Mudit: Yeah. In many ways there are similarities to anywhere where there are high fixed asset businesses and there’s a distributed workforce, there’s lots of similarities. I mean, logistics is a good example of it. Thinking about how different deliveries are routed and how they are organized in a way that you meet the SLAs for different folks, but your cost of delivery is not too high. It has similarities to it.
I think hospitals are, in many ways, one of the most complex businesses, and given the variability is much, much higher, traditional methods have failed. In many of the other such logistical and management problems you could use your optimization techniques, and you could do fairly well with them. But given the level of variability is much, much higher in healthcare—because the patients that walk in are different, you might have a ton walk in one day and very few walk in the next, the types of resources they need can vary quite a bit—that makes the traditional methods alone much, much harder to apply. In many ways, the problems are similar, right? How do you place the most product in a warehouse to make sure that deliveries are happening as fast as possible? How do you make sure you route flights and cancel flights in a way that causes minimum disruption but still maximize the benefit of the entirety of the system? How do you manage the delivery of packages across a busy holiday season? Those problems have very similar elements to them and the importance of doing those well is probably similar in some ways, but the techniques needed are different.
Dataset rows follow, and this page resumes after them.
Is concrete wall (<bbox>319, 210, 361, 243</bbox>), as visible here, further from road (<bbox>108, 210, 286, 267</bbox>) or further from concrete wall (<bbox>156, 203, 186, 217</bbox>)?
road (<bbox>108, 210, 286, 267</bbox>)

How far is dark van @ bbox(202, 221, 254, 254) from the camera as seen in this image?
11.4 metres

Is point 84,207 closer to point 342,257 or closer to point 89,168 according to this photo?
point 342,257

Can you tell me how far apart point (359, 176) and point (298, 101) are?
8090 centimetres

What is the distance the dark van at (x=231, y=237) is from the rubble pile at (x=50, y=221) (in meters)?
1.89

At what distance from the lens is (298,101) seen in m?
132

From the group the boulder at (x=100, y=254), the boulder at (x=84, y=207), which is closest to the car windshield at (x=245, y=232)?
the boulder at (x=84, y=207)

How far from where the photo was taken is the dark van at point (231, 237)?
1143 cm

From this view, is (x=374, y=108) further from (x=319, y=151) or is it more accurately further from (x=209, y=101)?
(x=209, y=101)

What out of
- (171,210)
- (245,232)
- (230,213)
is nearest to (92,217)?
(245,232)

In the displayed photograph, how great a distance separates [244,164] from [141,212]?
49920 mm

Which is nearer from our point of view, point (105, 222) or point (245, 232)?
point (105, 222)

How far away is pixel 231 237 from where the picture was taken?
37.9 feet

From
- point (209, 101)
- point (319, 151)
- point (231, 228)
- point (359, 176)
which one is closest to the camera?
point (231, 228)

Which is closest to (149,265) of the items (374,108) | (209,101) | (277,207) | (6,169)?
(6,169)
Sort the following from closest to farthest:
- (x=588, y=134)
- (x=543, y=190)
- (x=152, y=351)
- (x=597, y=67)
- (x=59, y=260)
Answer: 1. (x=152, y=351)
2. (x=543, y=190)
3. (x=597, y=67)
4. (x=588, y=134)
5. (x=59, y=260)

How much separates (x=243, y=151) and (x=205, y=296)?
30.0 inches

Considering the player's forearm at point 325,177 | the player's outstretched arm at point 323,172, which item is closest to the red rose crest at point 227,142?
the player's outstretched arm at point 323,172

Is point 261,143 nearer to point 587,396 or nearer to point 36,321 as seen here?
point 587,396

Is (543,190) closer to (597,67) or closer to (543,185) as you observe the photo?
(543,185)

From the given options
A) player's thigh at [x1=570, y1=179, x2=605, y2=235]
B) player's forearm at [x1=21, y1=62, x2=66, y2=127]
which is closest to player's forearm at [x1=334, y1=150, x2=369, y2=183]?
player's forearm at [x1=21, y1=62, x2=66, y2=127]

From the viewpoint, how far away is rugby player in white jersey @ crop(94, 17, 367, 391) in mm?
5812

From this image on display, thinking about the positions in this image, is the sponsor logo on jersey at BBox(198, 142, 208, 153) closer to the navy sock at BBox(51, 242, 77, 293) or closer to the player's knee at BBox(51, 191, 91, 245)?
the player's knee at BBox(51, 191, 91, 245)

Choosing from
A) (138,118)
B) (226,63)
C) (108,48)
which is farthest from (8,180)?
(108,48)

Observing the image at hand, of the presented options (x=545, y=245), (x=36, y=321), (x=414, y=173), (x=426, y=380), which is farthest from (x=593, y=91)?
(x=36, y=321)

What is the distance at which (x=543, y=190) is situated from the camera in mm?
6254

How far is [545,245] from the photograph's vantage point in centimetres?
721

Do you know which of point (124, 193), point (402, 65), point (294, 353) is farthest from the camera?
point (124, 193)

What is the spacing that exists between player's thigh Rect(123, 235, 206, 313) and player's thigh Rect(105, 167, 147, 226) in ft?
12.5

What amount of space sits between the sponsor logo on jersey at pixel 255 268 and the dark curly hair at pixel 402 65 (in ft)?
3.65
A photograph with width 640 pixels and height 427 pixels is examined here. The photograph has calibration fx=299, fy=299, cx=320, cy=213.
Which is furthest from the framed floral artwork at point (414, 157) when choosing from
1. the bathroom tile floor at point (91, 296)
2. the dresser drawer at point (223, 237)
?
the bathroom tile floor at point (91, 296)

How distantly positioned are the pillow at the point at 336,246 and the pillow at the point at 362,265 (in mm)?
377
Robert, I want to get to you in just a minute, and talk about how you as a physician see this, but I have a couple more technical questions. There’s an emergency room near my house that has a big billboard and it has on there the number of minutes of wait time to get into the ER. And I don’t know, I’ve always wondered is the idea that people drive by and think, “Oh, only a four-minute wait, I’ll go to the ER.” But, in any case, two questions, one, you said that there’s somebody who’s in acute pain and they’ve got four people, and they might get up and leave, and we should send a greeter over… In that example, how is that data acquired about that person? Is that done with cameras, or is that a human entering the information—how is data acquisition happening? And then, second, what was your training set to use AI on this process, how did you get an initial training set?
Mudit: Both great questions. Much of this is part of the first-mile problem for AI in healthcare, that much of that data is actually already generated. About six or seven years ago a mass wave of digitization started in healthcare, and most of the digitization was taking existing paper-based processes and having them run through electronic medical record systems.
So, what happens is when you walk into the emergency department, let’s say, Byron, you walk in, someone would say, “Okay, what’s your name? What are you here for?” They type your name in, and a timestamp is stored alongside that, and we can use that timestamp to realize a person’s walked in. We know that they walked in for this reason. When you got assigned a room or assigned a doctor then I can, again, get a sense of, okay, at this time they got assigned a room, at this time they got assigned a doctor, at this time their blood was drawn. All of that is getting stored in existing systems of record already, and we take the data from the systems of record, learn historically—so before we start we are able to learn historically—and then in the moment, we’re able to intervene when a change needs to take place.
And then the data acquisition part of the acute patient’s pain?
Mudit: The pain in that example is actually coming from the kind of what they have complained about.
I see, perfect.
Mudit: So, we’re looking the types of patients who complain about similar pieces, what’s their likelihood versus this likelihood, that’s what we will be learning on it.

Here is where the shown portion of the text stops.